Each tear shed or heartfelt moment is truly earned, never more so than when Alice, in sound mind in the beginning, leaves her future self a video message.

     Moore isn’t the only actor in the road to Oscar, delivering a performance dealing with a progressive disease. Eddie Redmayne as Stephen Hawking in The Theory of Everything also showcases the small steps towards a gradual conclusion. Still Alice is a straightforward and simple film that follows a chronological narrative and honest interpretation of Alzheimer’s.

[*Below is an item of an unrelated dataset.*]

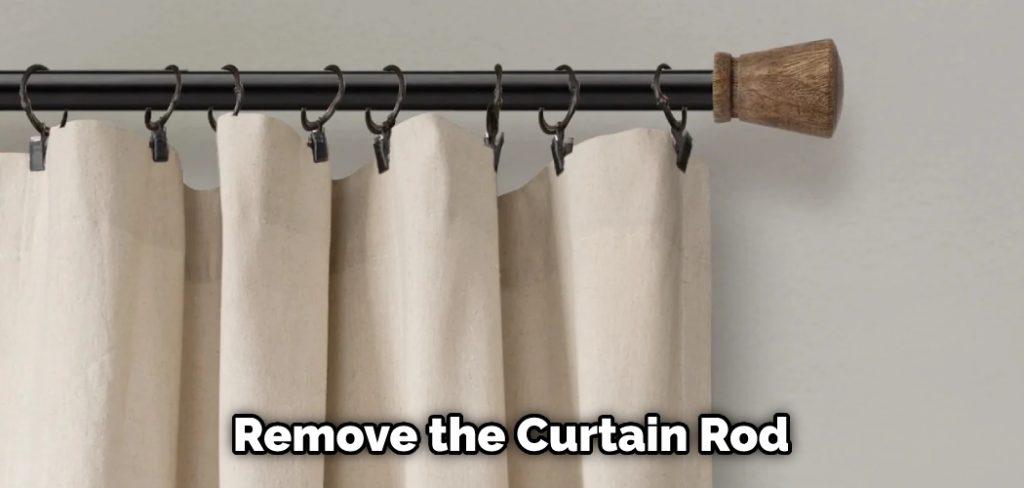 Remove the Curtain Rod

The script will likely be scrutinized due to the fact this is a wealthy family dealing with problems, and sure the struggle might have been a bit more interesting following someone who wasn’t wealthy with three children, two homes, medical insurance and a live in care taker, but it is what it is.

     I never felt like script or direction by Wash Westmoreland and Richard Glatzer, who cannot speak due to ALS and directed the film through a speech app on iPad, was intentionally sentimental. Each tear shed or heartfelt moment is truly earned, never more so than when Alice, in sound mind in the beginning, leaves her future self a video message. Scenes like Alice addressing her disease with the family and apologizing for it really help put into perspective what someone struggling to come to terms with Alzheimer’s experiences. The film asks the audience to self-reflect for about 90 minutes, inevitably creating our own reactions and decisions in facing a similar struggle. The lean script could have used more of Baldwin and especially Stewart as the younger daughter.

Final Thought

Moore delivers an extraordinarily complex and heartbreaking performance.